SELECTED PASSAGE:
--------------------
Tips for Congregations:

How can people and congregations support youth who are faced with an abrupt end of the school year? Recognize the difficulty of this situation for the teens. Avoiding the conversation or invalidating their feelings makes them feel less valued. Even if your personal feelings don't align with how the youth is feeling, recognize and validate their feelings. Their worries, anxieties, fears, sadness and uncertainty are real. If possible and safe, find ways to connect with the teens. Video chats, texting and social media are likely the top ways to stay connected.

How do we help youth who must complete the school year through online classes, isolated from teachers and friends? The current generation of teens is more connected virtually to each other than any previous generation. They don't know life without the internet and social media. Encourage them to stay in contact with their friends using these platforms. In regard to completing online classes, help youth to maintain a routine and a daily schedule. Urge them to get up, get dressed, eat breakfast and do their school work during the day, even if parents aren't home. The more “regular” their schedule, the easier for them to adjust. Suggest that they stay in contact with their teachers, even if they don't need help. Maintaining that source of contact and connection will help to maintain “normalcy” during a time when nothing seems “normal.” Even a simple check-in email to the teacher from the student to make sure they’re on track would be a great way to stay connected.
--------------------
Short web captions

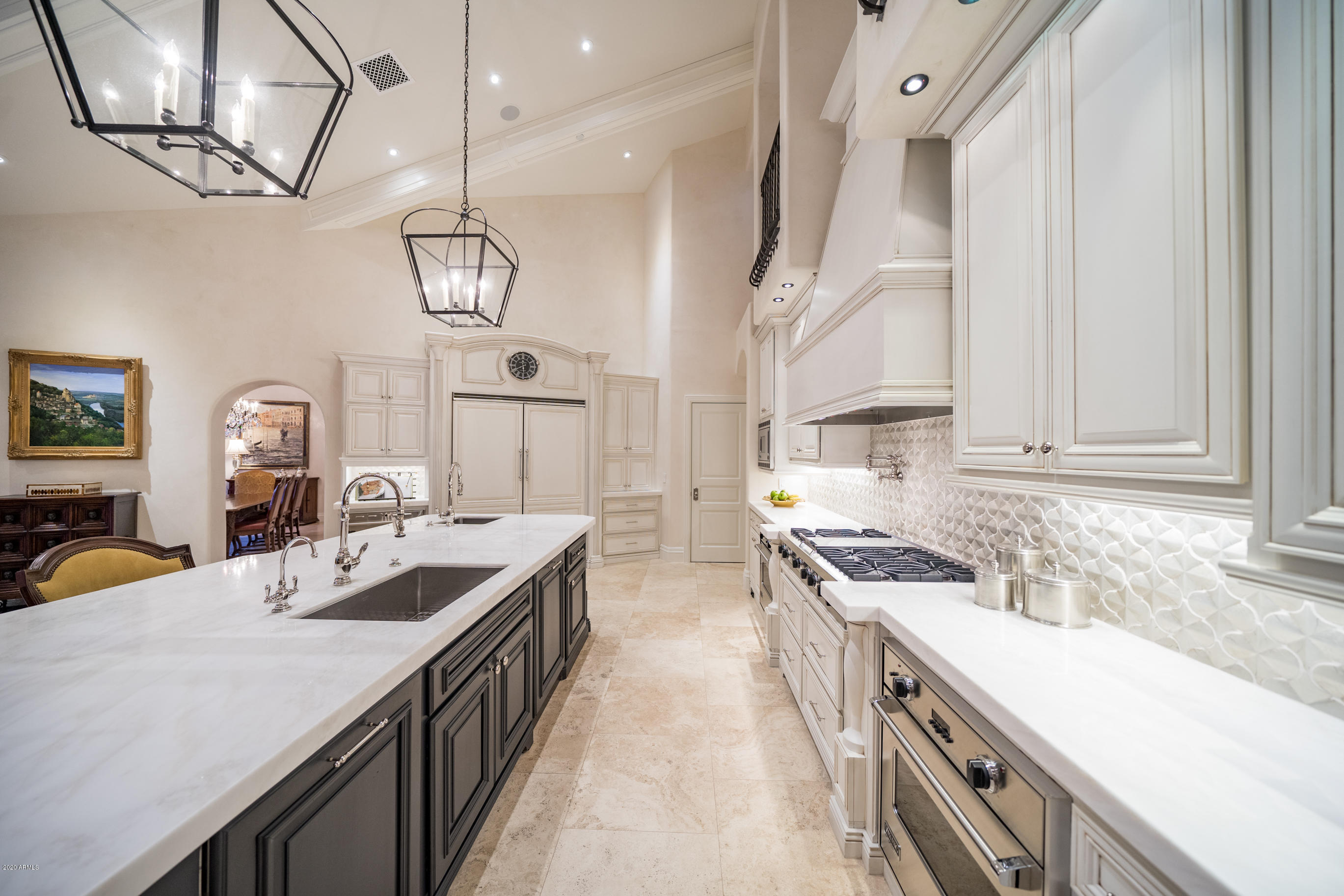 Camelback Country Club Estates - Residential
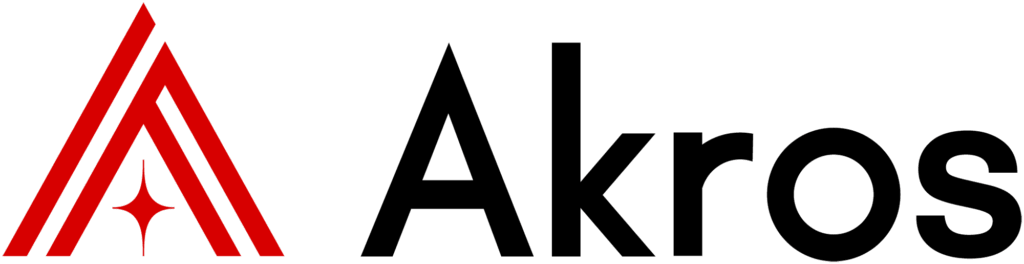 株式会社Akros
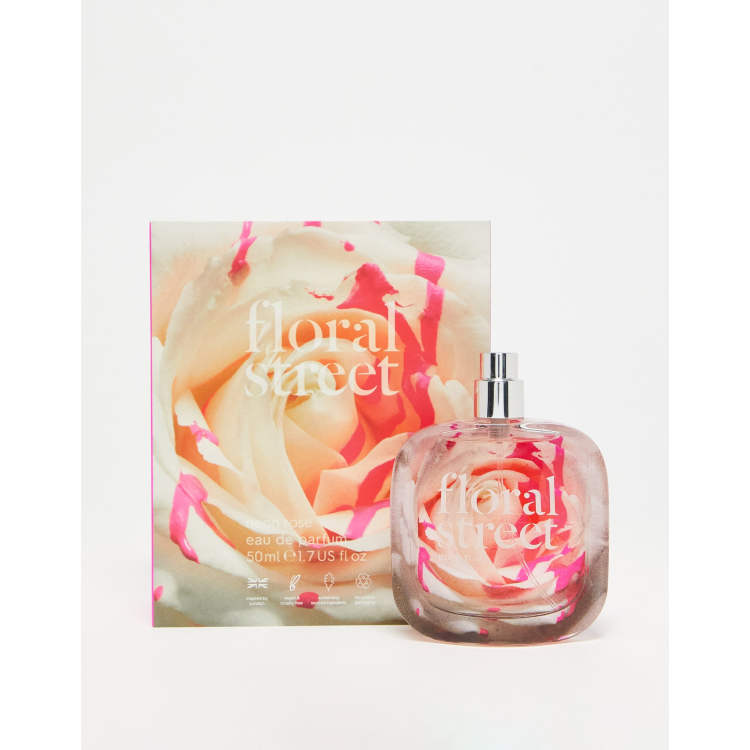 Neon Rose Eau De Parfum - Floral Street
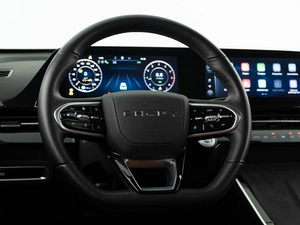 Внедорожник OMODA C5 2023 года, 2089444 рублей, Москва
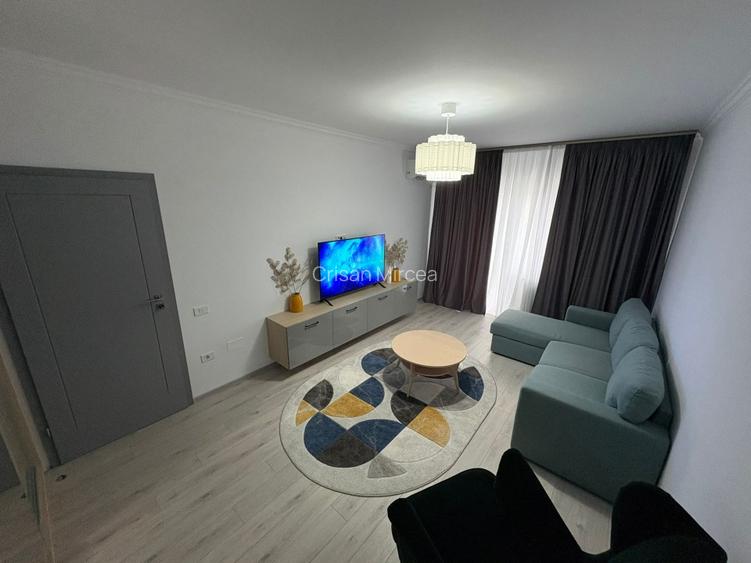 Apartament 2 camere | Prima închiriere | Sector 4 | Parcare - 2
--------------------
WHAT TO DO:
[a] According to the tips for congregations, which means are likely the top ways to stay connected with teens?
[b] Extract every line of the web caption entries above word for word, omitting the picture markers from your answer.

LIST OF ANSWERS:
[a] Video chats, texting and social media.

[b]
 Camelback Country Club Estates - Residential
 株式会社Akros
 Neon Rose Eau De Parfum - Floral Street
 Внедорожник OMODA C5 2023 года, 2089444 рублей, Москва
 Apartament 2 camere | Prima închiriere | Sector 4 | Parcare - 2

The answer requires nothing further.